Ground Shaking (Earthquake)
Primary reference(s)
USGS, no date. Earthquake glossary. United States Geological Survey (USGS). Accessed 14 October 2020.
Additional scientific description
Earthquake ground shaking is produced by waves that are generated by sudden slip on a fault that travel through the Earth and along its surface (USGS, no date a). All earthquakes, both natural and man-made, generate seismic waves. Seismic waves radiate outward from the earthquake origin, forming a circular wave front that causes shaking over an extended region (Stein and Wysession, 2003).
The strength and duration of the ground shaking at any given location depends on many factors, predominantly the magnitude of the earthquake, distance to earthquake origin, and local soil conditions. Thus, at each site, ground shaking from an earthquake is unique and can vary significantly from location to location (USGS, no date b). Ground shaking is the predominant seismic hazard (secondary seismic hazards include liquefaction, surface rupture, landslides etc.), causing more than 90% of earthquake damage and losses (National Institute of Building Sciences Building Seismic Safety Council, 2010).
Earthquake ground shaking scales with the source earthquake’s magnitude, as well as the distance from the earthquake to a particular location, the depth of the earthquake, and the properties of the rock and soil between the earthquake and a given observation site.
Earthquake magnitudes are given using one of several broadly equivalent scales, with the ‘moment magnitude’ scaling being the preferred measure of an earthquake’s size, as it quantifies the energy released by the earthquake (USGS, no date c). The magnitude scale is logarithmic; each increase of 1 magnitude unit (i.e., 4.3 to 5.3) represents an order of magnitude (factor of 10) increase in the amplitude of seismic measurements, and a factor of 32 increase in the energy release of an earthquake (USGS, no date a). Earthquakes of Magnitude 7.0 and above tend to cause widespread, intense ground shaking; while earthquakes of Magnitudes 6.0 to 6.9 may cause local damage. Note that damage may be more severe and widespread for an earthquake of a given magnitude and other characteristics in regions of fragile buildings and high-density populations.

(INFORMATION SUPPLIED)

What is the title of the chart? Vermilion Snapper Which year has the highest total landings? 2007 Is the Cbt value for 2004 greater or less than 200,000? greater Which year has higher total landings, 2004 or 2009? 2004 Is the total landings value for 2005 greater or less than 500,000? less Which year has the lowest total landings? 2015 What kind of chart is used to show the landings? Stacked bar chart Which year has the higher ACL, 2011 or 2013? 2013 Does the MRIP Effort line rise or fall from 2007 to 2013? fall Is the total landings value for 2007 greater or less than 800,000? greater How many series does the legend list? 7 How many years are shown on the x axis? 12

(CHECK YOUR UNDERSTANDING)
A: In the ground shaking description, what share of earthquake damage and losses does ground shaking cause?
B: Explain why the ground shaking description says the moment magnitude scale is preferred for measuring an earthquake's size.
C: Extend the ground shaking description from the point where it stops.

(ANSWERS BY ITEM NUMBER)
A: More than 90%.

B: Moment magnitude is the preferred measure because it quantifies the energy released by the earthquake.

C:
Metrics and numeric limits
Although there is no globally agreed metric available, there is a global earthquake risk model (GEM, 2018) and other initiatives from the Global Earthquake Model Foundation (GEM) including a Global Exposure Database for Multi-Hazard Risk Analysis. The Peak Ground Acceleration method for measuring ground shaking is the preferred approach (Pagani et al., 2018), but global use is limited by the distribution of instrumentation.
There are many different metrics for measuring ground shaking at a particular location:
Qualitative intensity measures, like the Modified Mercalli intensity (MMI) scale, and similar scales such as the Medvedev- Sponheuer-Kárník (MSK) scale or the European Macrointensity Scale (EMS-98) (Grünthal, 1998) describe the severity of an earthquake in terms of its effects on the Earth’s surface and on people and structures (USGS, no date a). MMI values range from I (not felt) to XII (Total Damage), and the threshold for structural damage begins at VI, although this varies with the fragility of buildings in a given region. For some earthquake reporting agencies, MMI XI and XII are no longer assigned and MMI X is available but has not been applied in recent times. Since 1931, it has become clear that many of the phenomena described by Wood and Neumann (1931) were less related to ground shaking, and more to other factors that would promote widespread destruction (Dewey et al., 1995).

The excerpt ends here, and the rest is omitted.